I made some progress by moving that transformer to the fist place in the pre-processing chain. The following one was before and seemed to cause this issue:

<!-- Simple UTF-8 detector: checking, if the page contains UTF-8 encoded umlauts -->
<tagger class="$CountMatchesTagger">
      <countMatches toField="uml_utf8_count" regex="true">[\u00E4\u00C4\u00F6\u00D6\u00FC\u00DC\u00DF]</countMatches>
</tagger>

Now I'm getting the expected results, but NOT everytime.
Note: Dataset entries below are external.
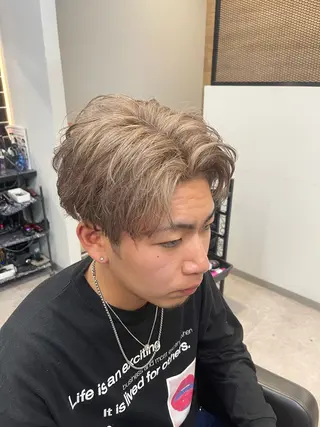 カラー メンズ men's lapis横浜店所属・Men'sLapis 中込翔太のヘアスタイル
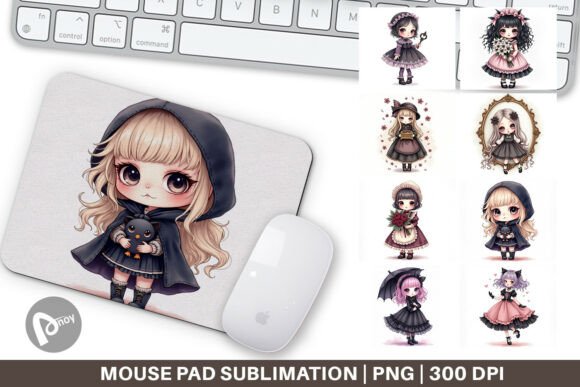Mouse Pad Gothic Lolita Dolls: A Creative Desk Accessory for Style and Function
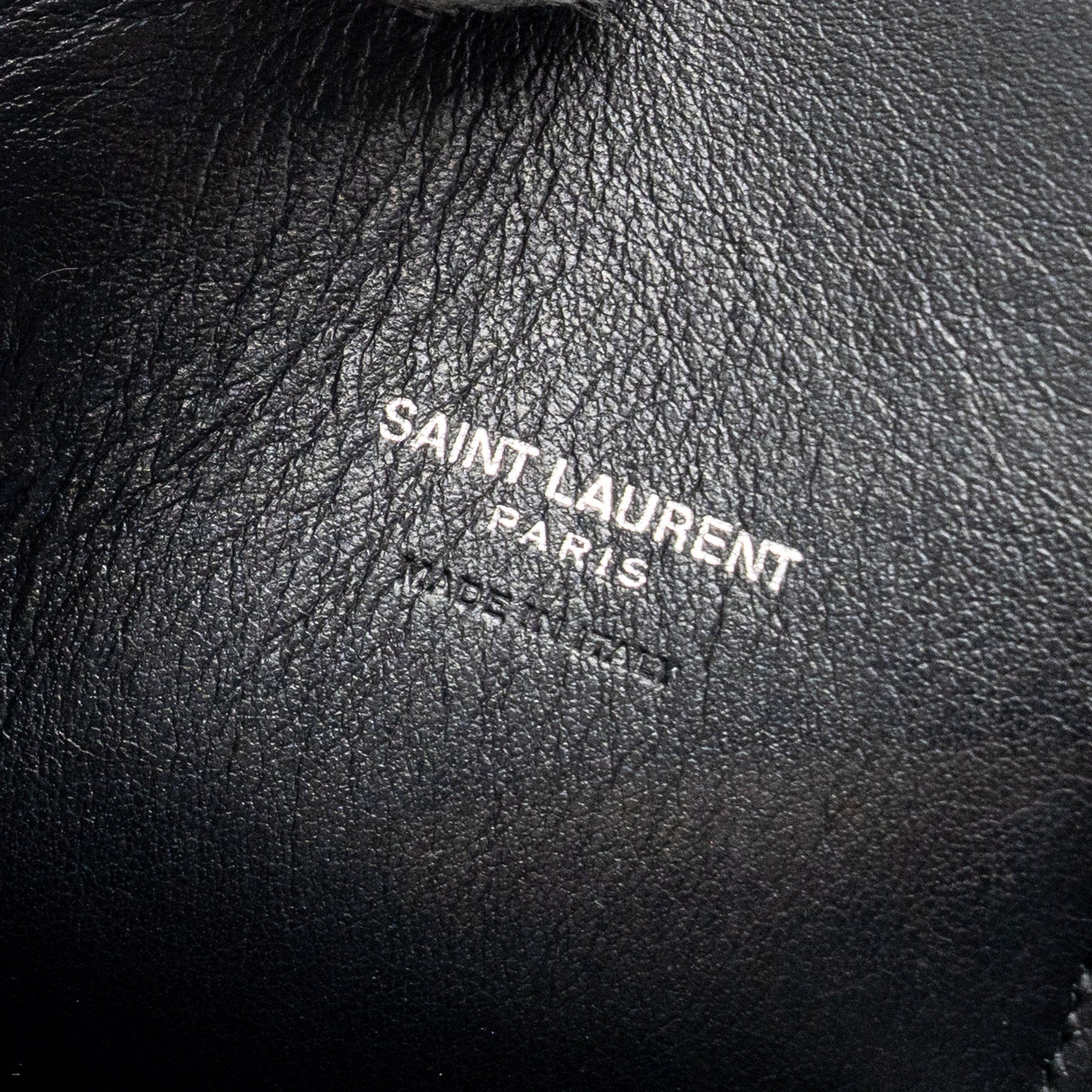Saint Laurent sac de JOUR Grained Calfskin Black SHW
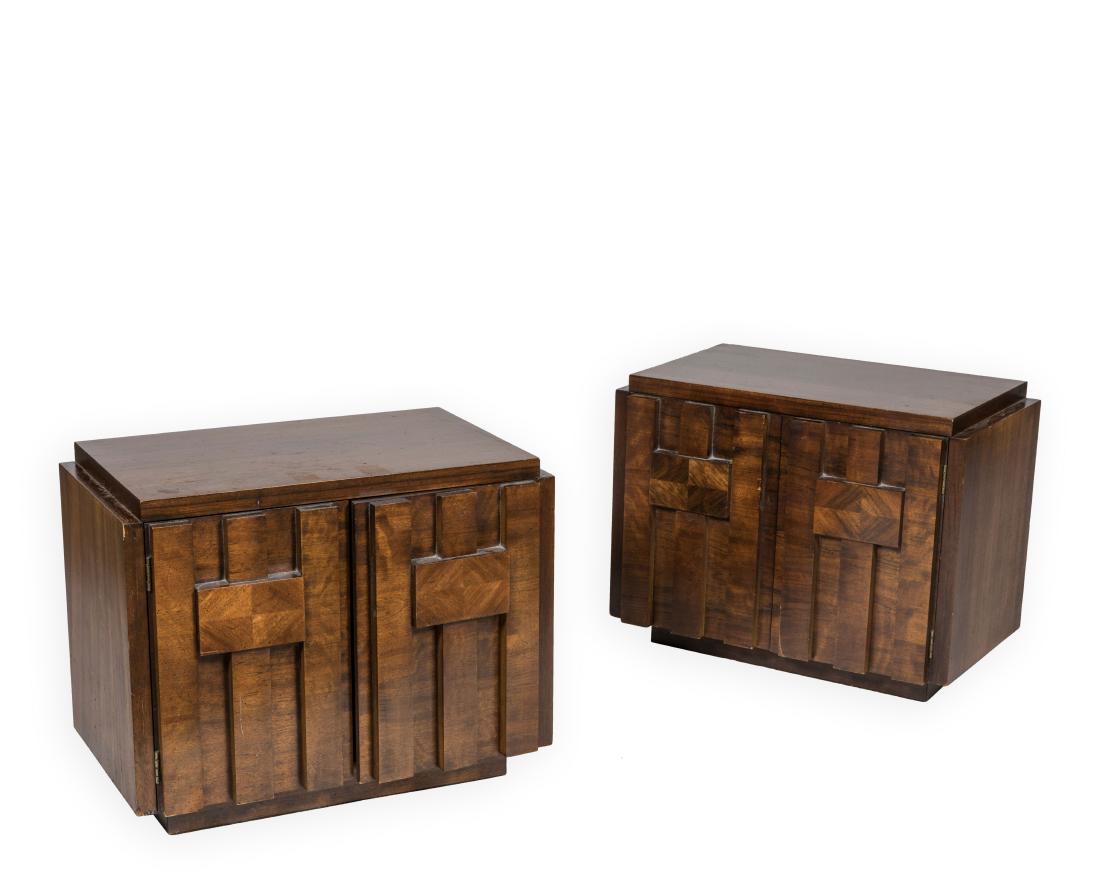 Pair Lane Brutalist Style End Stands (1 of 5)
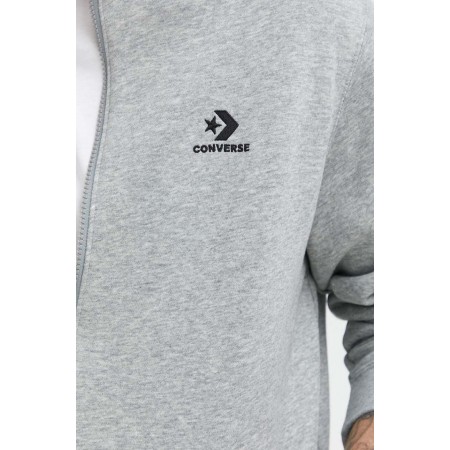 CONVERSE GO-TO EMBROIDERED STAR CHEVRON ZIP HOODIE-Grey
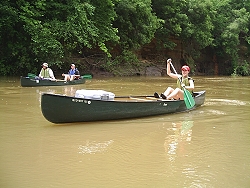 Meadowlark Kastner does the solo trip on the Chaba
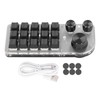 15 Keys 3 Knobs Programmable Keypad Wired USB Wireless Bluetooth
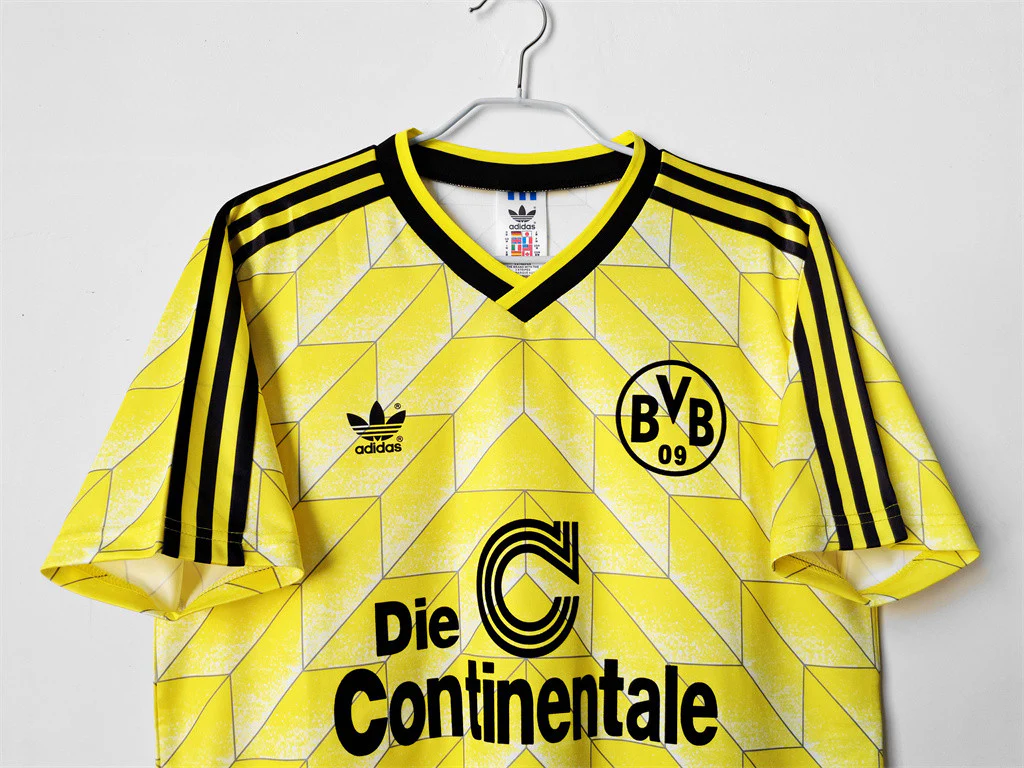 Borussia Dortmund Home Retro Jersey 1988 - Image 6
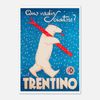 Galrie Trentino Polar Bear Vintage Ski Advertising Poster for Home Decor, Poster Only, A3 30 x 42cm (12 x 16inch)
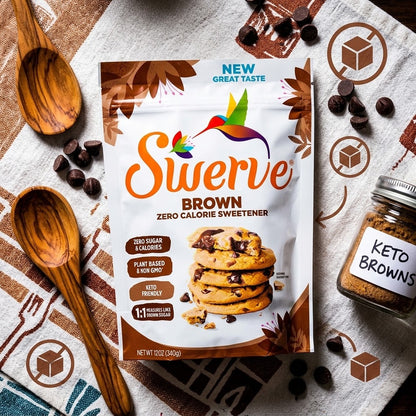Swerve Brown Sweetener, 12 oz (Pack of 3) Swerve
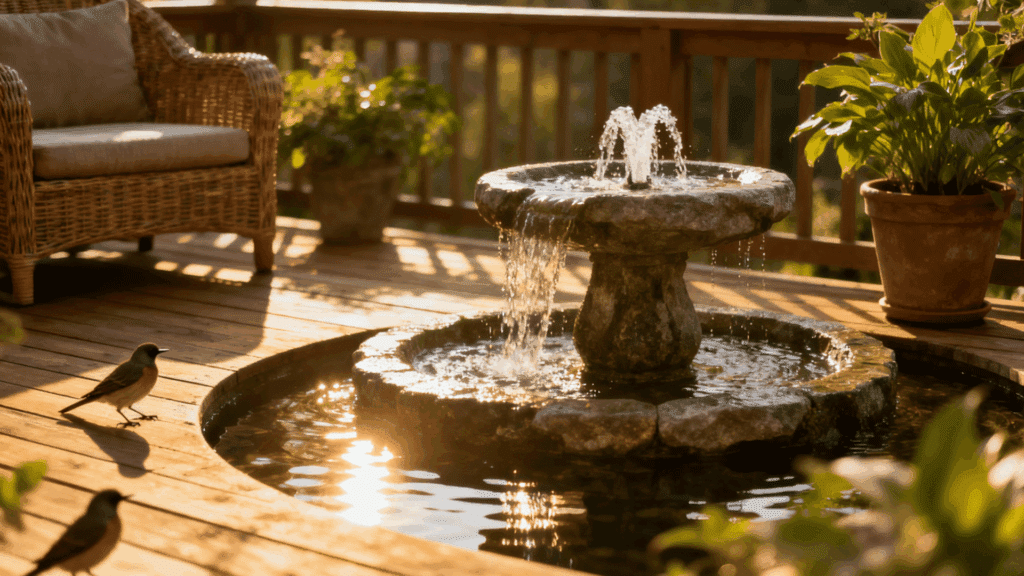 water feature installation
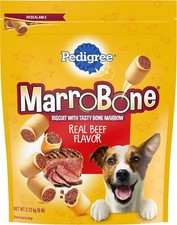 Pedigree Dry Dog Treats Biscuits MarroBone Real Beef Flavor, 6 Lb 1 count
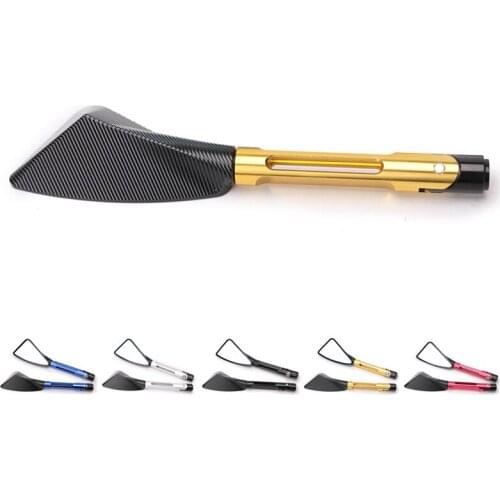 Saisika 2Pcs/Pair Universal Motorcycle Rearview Side mirror For KAWASAKI z750 NINJA250 HONDA R1 R6 FZ6 SUZUKI YAMAHA KTM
Sometimes the following exception occurs:

Exception in thread "StreamConsumer-STDOUT" java.lang.NullPointerException
        at com.norconex.commons.lang.io.CachedStreamFactory$MemoryTracker.hasEnoughAvailableMemory(CachedStreamFactory.java:151)
        at com.norconex.commons.lang.io.CachedOutputStream.write(CachedOutputStream.java:145)
        at java.io.OutputStream.write(OutputStream.java:75)
        at com.norconex.importer.handler.transformer.impl.ExternalTransformer.writeLine(ExternalTransformer.java:706)
        at com.norconex.importer.handler.transformer.impl.ExternalTransformer.access$000(ExternalTransformer.java:299)
        at com.norconex.importer.handler.transformer.impl.ExternalTransformer$1.lineStreamed(ExternalTransformer.java:671)
        at com.norconex.commons.lang.io.InputStreamLineListener.flushBuffer(InputStreamLineListener.java:117)
        at com.norconex.commons.lang.io.InputStreamLineListener.streamed(InputStreamLineListener.java:93)
        at com.norconex.commons.lang.io.InputStreamConsumer.fireStreamed(InputStreamConsumer.java:150)
        at com.norconex.commons.lang.io.InputStreamConsumer.run(InputStreamConsumer.java:98)
jetnet commented 5 years ago

could it be a race condition issue? when some processor or transformer have read the buffer, then it'd not be available to the next ones?

jetnet commented 5 years ago

one more update - I guess I got it working finally. The solution was to save the $INPUT at the beginning of the script and provide it back as $OUTPUT. So, looks like, the ExternalTransformer consumes the input buffer and no content is available for further processors.

essiembre commented 5 years ago

I am glad you have it working, but I am not sure what you mean by:

So, looks like, the ExternalTransformer consumes the input buffer and no content is available for further processors.

Can you share your config snippet illustrating what you did and/or explain further?

jetnet commented 5 years ago

The current configuration is quite large. I'll try to reproduce the issue with the transformer config from above only.